SFSX Volume 1’s story picks up when George, while at his job at the Pleasure Center where the Party monitors people’s purity scores, accidentally sees something he shouldn’t. This lands him in a world of trouble that brings the authorities back to his home. When they discover the couple’s various sexual devices, they immediately attempt to arrest Avory. But through some quick thinking and luck, Avory manages to escape capture. With nowhere else to go, she turns to some of her friends from her previous life. She has to find a way to rescue her husband before The Party does some truly awful things to him.
And the depictions of The Party’s “reformation therapy” is the true stuff of nightmares. Both physical, as well as psychological torture, are implemented to break the victim of their undesired urges. These moments are definitely not for the faint of heart. By the end of SFSX Volume 1, the fact that the Party could claim anyone as perverted with the truly grotesque means they exert to control those who do not conform becomes the sickest of jokes.

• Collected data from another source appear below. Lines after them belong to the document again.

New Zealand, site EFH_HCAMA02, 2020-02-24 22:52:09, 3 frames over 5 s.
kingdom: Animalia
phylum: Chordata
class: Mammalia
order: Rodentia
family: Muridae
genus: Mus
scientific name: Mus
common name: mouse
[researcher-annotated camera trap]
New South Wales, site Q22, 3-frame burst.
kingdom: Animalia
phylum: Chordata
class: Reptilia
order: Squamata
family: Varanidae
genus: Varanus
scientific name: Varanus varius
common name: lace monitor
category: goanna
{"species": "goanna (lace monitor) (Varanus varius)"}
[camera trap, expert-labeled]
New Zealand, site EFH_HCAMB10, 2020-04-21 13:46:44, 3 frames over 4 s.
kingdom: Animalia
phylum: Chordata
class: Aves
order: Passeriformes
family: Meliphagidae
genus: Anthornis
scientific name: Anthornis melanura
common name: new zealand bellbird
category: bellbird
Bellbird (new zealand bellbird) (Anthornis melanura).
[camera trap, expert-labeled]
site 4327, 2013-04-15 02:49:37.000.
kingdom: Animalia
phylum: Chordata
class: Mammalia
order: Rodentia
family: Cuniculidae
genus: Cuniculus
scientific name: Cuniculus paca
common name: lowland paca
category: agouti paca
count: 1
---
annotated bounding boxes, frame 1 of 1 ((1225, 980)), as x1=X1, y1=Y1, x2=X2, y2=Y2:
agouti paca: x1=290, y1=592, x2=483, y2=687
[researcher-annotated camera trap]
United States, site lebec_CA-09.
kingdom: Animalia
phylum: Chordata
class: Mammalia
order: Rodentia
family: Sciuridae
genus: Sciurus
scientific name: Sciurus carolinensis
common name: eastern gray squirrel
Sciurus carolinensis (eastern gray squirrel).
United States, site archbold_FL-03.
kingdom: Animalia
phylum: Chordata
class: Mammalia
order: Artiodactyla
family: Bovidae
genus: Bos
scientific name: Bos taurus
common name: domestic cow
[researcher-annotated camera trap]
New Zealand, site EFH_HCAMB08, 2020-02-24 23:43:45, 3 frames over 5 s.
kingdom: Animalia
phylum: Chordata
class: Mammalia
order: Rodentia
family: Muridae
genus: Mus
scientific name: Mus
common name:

Throughout the story of SFSX Volume 1, author Horn enhances her hard to read narrative with a cast of fully fleshed-out characters. Each character plays their part in the story perfectly. This is true for the members of The Dirty Mind, and their struggles with reuniting with Avory after years of estrangement, to the villains themselves as each shows their own motives and colors.
The art of SFSX Volume 1 is well suited to its narrative. Hard and gritty, it captures the moments with a stark frankness that never shies away from showing the reader exactly what is going on. This is true for both moments of pleasure as well as immeasurable pain. This bluntness makes the reader fully appreciate the characters and what they are going through.
The colors used in SFSX Volume 1 further create the atmospheres the story requires. Whether it’s the darkened corridors of The Dirty Mind or the overly sanitized halls of the Pleasure Center, the color scheme always fits the moment.
The last aspect of SFSX Volume 1 is Wand’s lettering. Wand delivers a great lettering job throughout this volume. Everything from the dialogue to sound effects is executed with skill, delivering the story in a clear and easy to follow manner.
As I walked away from SFSX Volume 1 I found myself with a lot more to think about than I had expected going into it. While many of the scenarios depicted in these pages certainly feel extreme, they nonetheless left me deeply uncomfortable. I have read enough history to understand how quickly a marginalized group can go from frowned upon to harassed to being “disappeared.” With instances of such disappearances being captured by cell phone vids happening all too frequently these days, it gives one pause.
Everyone needs to know they are safe in their own skin. To express themselves in a safe manner. Who or what they are shouldn’t be policed or forced to conform to an outside concept of “purity”. Things to think about as the world marches forward; things to keep an eye out for, lest the Party go from fiction to reality.
SFSX Volume 1 is available on July 22nd wherever comic books are sold.
SFSX Volume 1
TL;DR
SFSX Volume 1 delivers an uncomfortable narrative about the dangers of society pushing its concepts of normal upon those who embrace something different.